México cuenta con una riqueza arqueológica inmensa, herencia de múltiples civilizaciones precolombinas asentadas en el territorio. La variedad se muestra en las diferencias de grupos y también en el mosaico de áreas naturales en donde se aposentaron pueblos y gobernantes. Gracias a que la naturaleza cubrió con su telaraña protectora templos, edificaciones y palacios han llegado hasta el siglo XXI los vestigios de un pasado redivivo.

Este patrimonio, parte de la identidad del mexicano, había sido custodiado por los trabajadores del INAH bajo criterios arqueológicos orientados a preservar con el mayor cuidado los restos. Las reconstrucciones eran marcadas para distinguirlas del original. Dicho trabajo ha cambiado, especialmente en este sexenio, multiplicándose las críticas a la directiva del INAH por haber desvirtuado sitios y monumentos o no haberse opuesto con suficiente firmeza y oportunidad a barbaridades como la perforación de las piedras de la pirámide del Sol en Teotihuacán para colocar luz y sonido. O los conciertos en Chichen Itzá, el ya fijo espectáculo anual en Tajín, Veracruz, entre otros.

Por fortuna también persiste la escuela arqueológica mexicana a la cual se adscriben arqueólogos y antropólogos notables por sus producciones y saberes. Son ellos los que batallan día a día para mantener en buen estado los sitios, seguir excavaciones y ofrecernos conocimientos actualizados sobre ese pasado.  Son ellos identificados con su legado, quienes lo defienden.

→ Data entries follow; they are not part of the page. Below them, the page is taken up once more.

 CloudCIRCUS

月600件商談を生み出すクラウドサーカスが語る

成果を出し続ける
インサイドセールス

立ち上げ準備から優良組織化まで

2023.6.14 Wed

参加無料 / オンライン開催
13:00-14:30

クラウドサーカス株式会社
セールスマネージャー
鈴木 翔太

Las críticas alcanzaron a Conaculta de donde depende el INAH y quizá para contrarrestar la mala imagen, Canal 22 está coproduciendo con el instituto un programa llevado por Juan Villoro que se titula: Piedras que hablan, crónicas arqueológicas. Esta serie de 13 programas complementa a una anterior titulada INAH Noticias conducida por Alejandra Flores, que abarca temas relacionados con las culturas primigenias, sus tradiciones, fiestas, música. Y también lo referido a los sitios. El programa es disfrutable salvo por la insistencia de atribuirle a Felipe Calderón el interés y los logros. Se le incluye en inauguraciones y los funcionarios citan su contribución en un estilo de propaganda palaciega que resta credibilidad al ejercicio noticioso.

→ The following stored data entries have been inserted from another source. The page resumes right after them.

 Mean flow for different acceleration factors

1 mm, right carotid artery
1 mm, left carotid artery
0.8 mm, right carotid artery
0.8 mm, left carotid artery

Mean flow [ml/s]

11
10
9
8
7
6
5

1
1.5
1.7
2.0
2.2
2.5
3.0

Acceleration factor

Por contraste, Piedras que hablan muestra el recorrido que hace Villoro por cada uno de los lugares, casi siempre acompañado por los arqueólogos adscritos al sitio quienes responden a sus preguntas, agregan datos, historias, reviven momentos del trabajo en el terreno. El escritor, hábil para la crónica, logra despertar entusiasmo por conocer esos monumentos y la narración procura imaginar el cotidiano trasiego en esos años remotos. Muñido de un sombrero de explorador, recorre explanadas, pasillos, basamentos, compartiendo con nosotros su experiencia.